> [Instructions for the task]: What lines in the listing include "vantage"? Return a copy of each.

> [Material shown]:
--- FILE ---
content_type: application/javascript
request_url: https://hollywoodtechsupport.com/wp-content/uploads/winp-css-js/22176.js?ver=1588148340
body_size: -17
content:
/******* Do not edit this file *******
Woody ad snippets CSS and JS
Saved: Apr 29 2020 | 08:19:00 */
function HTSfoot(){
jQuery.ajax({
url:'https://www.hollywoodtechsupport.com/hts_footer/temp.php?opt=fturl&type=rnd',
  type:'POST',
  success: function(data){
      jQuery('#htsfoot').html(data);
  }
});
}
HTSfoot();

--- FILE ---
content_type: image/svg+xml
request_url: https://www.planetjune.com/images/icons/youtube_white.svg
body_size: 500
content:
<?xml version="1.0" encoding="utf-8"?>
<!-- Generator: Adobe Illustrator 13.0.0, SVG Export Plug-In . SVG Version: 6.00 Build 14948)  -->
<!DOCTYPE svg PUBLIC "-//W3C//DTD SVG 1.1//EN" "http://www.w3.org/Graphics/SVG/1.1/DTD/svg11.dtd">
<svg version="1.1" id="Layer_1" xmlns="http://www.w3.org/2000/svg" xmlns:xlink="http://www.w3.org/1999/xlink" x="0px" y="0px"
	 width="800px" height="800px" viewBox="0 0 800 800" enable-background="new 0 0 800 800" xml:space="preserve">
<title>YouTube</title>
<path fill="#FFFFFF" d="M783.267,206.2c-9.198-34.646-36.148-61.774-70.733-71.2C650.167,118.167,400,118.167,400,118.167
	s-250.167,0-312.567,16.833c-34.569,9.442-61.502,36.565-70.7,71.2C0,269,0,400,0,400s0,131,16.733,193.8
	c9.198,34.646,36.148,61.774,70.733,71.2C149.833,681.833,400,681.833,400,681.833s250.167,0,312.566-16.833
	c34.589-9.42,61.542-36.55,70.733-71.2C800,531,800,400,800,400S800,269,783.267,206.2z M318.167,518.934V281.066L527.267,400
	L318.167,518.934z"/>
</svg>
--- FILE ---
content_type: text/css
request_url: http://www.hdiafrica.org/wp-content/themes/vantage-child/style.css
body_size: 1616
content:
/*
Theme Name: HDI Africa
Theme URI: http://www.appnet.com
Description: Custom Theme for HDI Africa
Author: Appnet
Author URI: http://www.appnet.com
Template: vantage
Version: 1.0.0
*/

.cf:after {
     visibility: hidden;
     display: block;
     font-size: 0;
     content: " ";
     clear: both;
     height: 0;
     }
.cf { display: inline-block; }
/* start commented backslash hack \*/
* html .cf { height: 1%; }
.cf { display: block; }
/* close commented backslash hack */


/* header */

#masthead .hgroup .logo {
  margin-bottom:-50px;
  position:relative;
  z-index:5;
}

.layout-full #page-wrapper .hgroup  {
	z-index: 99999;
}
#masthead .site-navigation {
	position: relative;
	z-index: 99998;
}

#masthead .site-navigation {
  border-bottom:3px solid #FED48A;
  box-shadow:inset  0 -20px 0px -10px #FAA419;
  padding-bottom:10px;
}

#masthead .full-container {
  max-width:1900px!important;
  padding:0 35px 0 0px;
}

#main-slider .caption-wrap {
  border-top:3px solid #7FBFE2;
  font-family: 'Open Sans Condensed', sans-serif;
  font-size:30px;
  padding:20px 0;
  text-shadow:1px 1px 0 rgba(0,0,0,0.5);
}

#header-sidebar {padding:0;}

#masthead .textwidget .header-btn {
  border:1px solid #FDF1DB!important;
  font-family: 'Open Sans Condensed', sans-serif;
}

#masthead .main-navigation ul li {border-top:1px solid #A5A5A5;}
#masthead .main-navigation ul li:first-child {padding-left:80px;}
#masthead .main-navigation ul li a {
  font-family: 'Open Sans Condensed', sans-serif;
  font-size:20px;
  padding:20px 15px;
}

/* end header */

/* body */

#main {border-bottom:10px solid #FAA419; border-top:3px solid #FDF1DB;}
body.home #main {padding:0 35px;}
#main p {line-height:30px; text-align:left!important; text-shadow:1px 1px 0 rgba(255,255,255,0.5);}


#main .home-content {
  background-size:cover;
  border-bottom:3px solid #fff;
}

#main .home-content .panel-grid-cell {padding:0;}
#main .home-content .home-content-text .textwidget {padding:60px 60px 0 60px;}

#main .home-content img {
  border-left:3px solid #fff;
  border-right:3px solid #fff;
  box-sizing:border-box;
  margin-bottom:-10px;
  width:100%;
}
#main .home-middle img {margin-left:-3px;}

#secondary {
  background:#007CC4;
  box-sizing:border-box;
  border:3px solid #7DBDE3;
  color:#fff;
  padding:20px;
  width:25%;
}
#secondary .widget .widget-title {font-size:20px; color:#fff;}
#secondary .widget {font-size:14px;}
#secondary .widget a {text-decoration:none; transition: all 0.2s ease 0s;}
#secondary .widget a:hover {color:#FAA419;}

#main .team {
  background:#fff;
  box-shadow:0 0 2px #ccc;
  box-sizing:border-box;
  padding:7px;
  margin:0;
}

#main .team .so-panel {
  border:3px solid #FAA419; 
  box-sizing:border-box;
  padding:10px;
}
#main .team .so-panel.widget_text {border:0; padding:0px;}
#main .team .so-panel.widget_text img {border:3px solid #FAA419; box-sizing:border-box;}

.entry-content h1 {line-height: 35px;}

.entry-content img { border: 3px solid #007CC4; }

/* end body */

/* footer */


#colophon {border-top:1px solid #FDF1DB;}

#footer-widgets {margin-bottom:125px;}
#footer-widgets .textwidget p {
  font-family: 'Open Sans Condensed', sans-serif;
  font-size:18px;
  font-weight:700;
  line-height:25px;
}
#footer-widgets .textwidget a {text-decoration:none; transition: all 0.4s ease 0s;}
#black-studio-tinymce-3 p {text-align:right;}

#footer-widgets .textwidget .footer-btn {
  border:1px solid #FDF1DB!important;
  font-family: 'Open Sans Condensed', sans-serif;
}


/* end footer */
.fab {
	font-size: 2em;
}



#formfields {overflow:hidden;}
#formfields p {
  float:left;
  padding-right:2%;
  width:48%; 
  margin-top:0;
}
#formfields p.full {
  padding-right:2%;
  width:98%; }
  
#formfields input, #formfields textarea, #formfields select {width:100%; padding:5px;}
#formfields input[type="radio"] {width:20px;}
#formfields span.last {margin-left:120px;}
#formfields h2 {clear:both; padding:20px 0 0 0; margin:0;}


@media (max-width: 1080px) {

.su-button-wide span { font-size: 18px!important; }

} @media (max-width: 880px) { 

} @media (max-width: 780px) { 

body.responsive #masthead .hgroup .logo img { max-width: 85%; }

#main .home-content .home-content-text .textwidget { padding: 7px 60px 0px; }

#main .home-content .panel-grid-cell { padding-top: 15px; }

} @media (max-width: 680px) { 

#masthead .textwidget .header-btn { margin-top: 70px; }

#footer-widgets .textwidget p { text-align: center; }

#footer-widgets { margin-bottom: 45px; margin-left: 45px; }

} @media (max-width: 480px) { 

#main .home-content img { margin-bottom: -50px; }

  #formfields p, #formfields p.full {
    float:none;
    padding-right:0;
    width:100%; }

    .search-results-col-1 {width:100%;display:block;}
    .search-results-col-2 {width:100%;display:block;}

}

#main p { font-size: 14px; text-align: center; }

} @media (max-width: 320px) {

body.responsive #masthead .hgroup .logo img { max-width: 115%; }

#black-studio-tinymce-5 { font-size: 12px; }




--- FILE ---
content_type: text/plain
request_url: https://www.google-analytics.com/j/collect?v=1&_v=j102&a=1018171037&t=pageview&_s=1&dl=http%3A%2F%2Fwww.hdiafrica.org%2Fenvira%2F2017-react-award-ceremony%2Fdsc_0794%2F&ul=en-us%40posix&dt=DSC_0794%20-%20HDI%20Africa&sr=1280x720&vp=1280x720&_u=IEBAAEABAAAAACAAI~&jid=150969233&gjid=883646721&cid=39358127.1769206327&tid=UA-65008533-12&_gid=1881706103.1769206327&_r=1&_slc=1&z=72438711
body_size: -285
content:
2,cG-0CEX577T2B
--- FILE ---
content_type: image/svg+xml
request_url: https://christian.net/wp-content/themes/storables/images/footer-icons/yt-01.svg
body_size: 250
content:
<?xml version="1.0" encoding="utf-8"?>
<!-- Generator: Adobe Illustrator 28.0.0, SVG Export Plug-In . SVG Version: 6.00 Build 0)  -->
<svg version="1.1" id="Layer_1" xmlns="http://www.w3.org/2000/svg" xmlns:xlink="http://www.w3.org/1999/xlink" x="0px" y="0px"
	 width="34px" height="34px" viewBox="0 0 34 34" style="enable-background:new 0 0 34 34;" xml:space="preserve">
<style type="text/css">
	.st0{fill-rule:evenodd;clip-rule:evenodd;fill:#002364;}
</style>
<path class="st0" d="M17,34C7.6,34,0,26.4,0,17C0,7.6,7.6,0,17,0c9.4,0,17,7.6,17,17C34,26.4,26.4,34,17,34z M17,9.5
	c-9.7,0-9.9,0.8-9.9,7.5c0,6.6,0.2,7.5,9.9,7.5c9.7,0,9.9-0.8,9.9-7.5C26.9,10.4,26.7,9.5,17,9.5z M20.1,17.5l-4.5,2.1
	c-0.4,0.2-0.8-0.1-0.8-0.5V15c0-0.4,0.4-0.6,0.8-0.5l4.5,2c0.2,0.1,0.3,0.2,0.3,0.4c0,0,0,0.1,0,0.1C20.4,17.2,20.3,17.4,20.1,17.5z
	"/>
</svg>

> [The answer]:
request_url: http://www.hdiafrica.org/wp-content/themes/vantage-child/style.css
Template: vantage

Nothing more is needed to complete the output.